Problem Description
Given an undirected weighted connected graph with n nodes (labeled 1 to n) and an edge list where each edge connects two nodes with a given weight, determine the number of restricted paths from node 1 to node n. A restricted path is defined as a path where for every consecutive pair of nodes in the path, the shortest distance (using edge weights) from the current node to node n is strictly greater than that from the next node to node n.
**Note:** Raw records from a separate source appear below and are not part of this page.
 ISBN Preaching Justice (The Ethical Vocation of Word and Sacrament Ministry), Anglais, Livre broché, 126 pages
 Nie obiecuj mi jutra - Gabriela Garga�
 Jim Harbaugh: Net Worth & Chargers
Return the count modulo 10^9 + 7.
Key Insights
- Use Dijkstra's algorithm starting from node n to compute the shortest distance from every node to node n.
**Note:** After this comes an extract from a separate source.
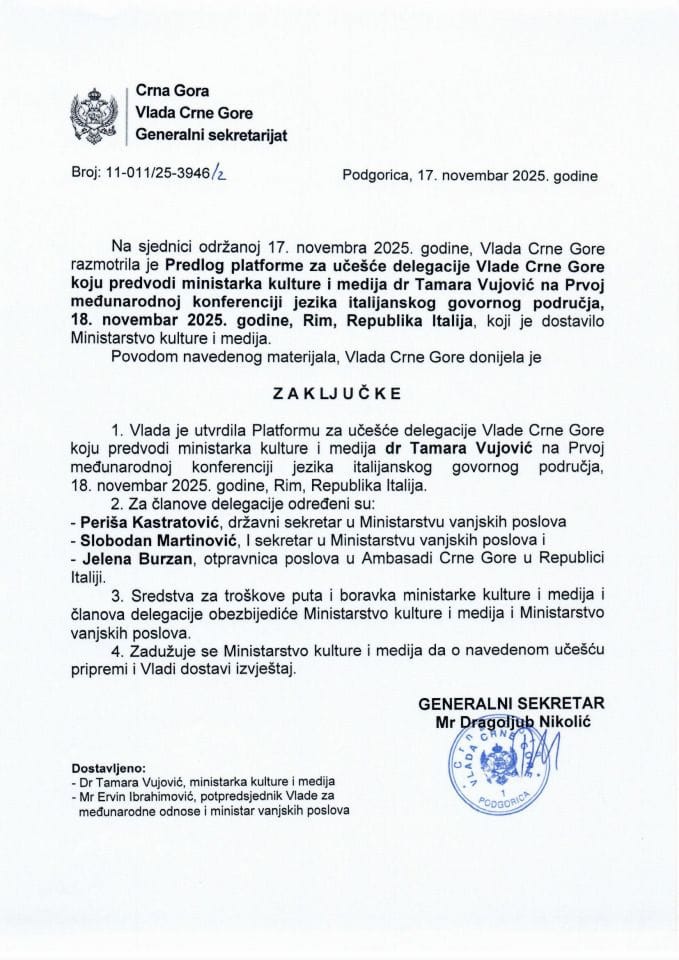 Предлог платформе за учешће делегације Владе Црне Горе коју предводи министарка културе и медија др Тамара Вујовић на Првој међународној конференцији језика италијанског говорног подручја, 18. новембар 2025. године, Рим, Република Италија - закључци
- A restricted path can only move in the direction of strictly decreasing distance values, forming a kind of “topological” order.
- Dynamic Programming (or DFS with memoization) can be used to count the number of valid paths from node 1 to node n.
- Modulo arithmetic (MOD = 10^9 + 7) must be applied to handle large counts.
Space and Time Complexity
Time Complexity: O(E log N) for Dijkstra's algorithm + O(N + E) for the DP/DFS traversal, overall O(E log N). Space Complexity: O(N + E) for storing the graph and additional data structures for distances and memoization.
Solution
We first run Dijkstra's algorithm from the destination node n to calculate the shortest distance from every node to node n. With these distances, we can then perform a DFS (or iterative DP) starting from node 1. During this DFS, for each node we traverse only those neighbors that have a strictly smaller distance to node n than the current node. We memoize each count to avoid redundant computations. The result is then returned modulo 10^9 + 7.